Pour ma cinquième année au Mexique, me voilà à l’Ejido Jiquilpan, Valle de Mexicali, à la frontière des États-Unis. Une chaleur torride ! J’y ai croisé Nena, une couturière apache, fille du fondateur du village dont le ranch, traversé par la frontière, a été divisé en deux il y a moins de trente ans, sans dédommagement.
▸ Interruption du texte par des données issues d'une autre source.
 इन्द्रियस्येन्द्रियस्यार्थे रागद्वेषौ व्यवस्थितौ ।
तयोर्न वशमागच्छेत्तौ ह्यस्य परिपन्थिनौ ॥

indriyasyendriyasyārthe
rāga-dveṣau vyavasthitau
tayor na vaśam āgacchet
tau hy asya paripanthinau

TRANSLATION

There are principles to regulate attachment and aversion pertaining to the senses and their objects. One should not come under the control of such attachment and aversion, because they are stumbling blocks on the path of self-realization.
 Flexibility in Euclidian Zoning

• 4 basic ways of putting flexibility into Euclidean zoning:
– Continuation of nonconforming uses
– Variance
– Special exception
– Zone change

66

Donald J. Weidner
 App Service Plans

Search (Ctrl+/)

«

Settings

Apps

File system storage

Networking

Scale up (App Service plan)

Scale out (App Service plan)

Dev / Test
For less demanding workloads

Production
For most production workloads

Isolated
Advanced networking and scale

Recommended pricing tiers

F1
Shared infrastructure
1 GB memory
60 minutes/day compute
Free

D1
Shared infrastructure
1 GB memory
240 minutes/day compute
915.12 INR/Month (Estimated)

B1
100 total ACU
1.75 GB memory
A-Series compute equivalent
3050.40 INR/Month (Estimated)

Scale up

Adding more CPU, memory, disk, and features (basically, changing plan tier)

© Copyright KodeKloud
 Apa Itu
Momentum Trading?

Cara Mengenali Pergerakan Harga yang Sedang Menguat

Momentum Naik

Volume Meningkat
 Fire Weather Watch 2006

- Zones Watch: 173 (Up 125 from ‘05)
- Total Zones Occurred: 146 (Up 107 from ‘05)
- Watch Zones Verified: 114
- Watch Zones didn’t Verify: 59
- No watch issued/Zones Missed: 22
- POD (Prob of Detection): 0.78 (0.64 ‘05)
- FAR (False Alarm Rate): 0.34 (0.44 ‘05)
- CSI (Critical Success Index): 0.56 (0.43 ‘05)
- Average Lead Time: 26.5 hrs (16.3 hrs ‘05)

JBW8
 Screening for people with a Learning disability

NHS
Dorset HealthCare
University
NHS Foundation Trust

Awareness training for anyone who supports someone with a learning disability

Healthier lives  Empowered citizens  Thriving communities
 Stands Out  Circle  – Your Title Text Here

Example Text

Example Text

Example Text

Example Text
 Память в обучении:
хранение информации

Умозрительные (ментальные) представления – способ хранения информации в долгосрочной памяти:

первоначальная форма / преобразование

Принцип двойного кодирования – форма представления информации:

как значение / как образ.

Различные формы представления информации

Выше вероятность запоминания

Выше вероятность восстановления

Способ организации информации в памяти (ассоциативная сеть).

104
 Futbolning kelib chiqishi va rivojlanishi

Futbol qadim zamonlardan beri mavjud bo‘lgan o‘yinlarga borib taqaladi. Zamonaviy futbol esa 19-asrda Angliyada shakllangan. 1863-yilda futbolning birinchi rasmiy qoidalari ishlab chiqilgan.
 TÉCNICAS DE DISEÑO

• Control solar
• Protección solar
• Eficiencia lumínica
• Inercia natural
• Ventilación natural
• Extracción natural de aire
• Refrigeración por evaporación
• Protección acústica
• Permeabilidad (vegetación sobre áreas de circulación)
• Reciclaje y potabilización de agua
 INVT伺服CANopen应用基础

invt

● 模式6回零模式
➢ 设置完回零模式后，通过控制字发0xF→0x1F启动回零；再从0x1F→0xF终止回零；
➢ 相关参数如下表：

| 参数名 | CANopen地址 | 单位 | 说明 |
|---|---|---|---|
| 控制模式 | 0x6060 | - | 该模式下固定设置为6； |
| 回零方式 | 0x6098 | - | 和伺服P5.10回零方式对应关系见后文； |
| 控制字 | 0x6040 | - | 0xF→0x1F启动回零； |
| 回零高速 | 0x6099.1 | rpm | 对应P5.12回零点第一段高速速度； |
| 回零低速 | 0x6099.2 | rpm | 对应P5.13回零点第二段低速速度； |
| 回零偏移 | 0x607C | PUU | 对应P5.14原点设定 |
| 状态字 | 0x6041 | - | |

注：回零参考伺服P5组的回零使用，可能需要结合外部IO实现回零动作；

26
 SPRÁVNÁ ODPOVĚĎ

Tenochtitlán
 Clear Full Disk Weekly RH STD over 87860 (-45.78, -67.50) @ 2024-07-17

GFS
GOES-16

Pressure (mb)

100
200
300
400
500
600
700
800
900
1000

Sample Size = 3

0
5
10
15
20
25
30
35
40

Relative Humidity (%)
Je me prépare pour le chemin de croix vivant du Vendredi Saint. Je reconnais, maquillé de confiture de fraise, fouetté et suivi par deux soldats à cheval, le visage de Jésus. J’ai croisé ce jeune homme le matin même. Sa femme et ses enfants, aux USA, lui reprochent d’être loin d’eux : on lui refuse le visa et il lui reste sept ans à attendre. Je sors des deux heures de marche à la suite de mon Jésus souffrant avec une insolation légère qui ne fera qu’augmenter pendant les trois célébrations de la Passion de la journée. Une famille que je connais bien arrive en retard à la dernière cérémonie. Je ne comprends qu’à la sortie où ils étaient. Leur mère est paralytique, ils ont à peine de quoi nourrir leurs enfants, et ils sont allés à la pharmacie m’acheter de quoi me remettre de ma déshydratation sévère.
Voilà de quoi sortir un bientôt doctorant de poésie grecque classique de son autre monde, celui de son séminaire nourri de chant grégorien et des oeuvres magnifiques de saint Grégoire de Nazianze. Un mur de prison (la frontière) sépare ces gens de la richesse tandis que le manque de travail, voire la violence règne dans cette terre ultra féconde où le prêtre et la confession sont préférés aux prédicateurs protestants.
Ce n’est pas la Pâque habituelle au Mexique mais c’est celle de la plupart des mexicains, la joie d’avoir un prêtre pour pouvoir pleurer et reprendre espoir. Pour les jeunes qui m’accompagnent, d’un niveau de vie supérieur à la moyenne européenne, c’est apprendre la vie de l’esprit, le partage ainsi que la richesse de la pauvreté et de la souffrance du Christ présente dans les pauvres du monde entier.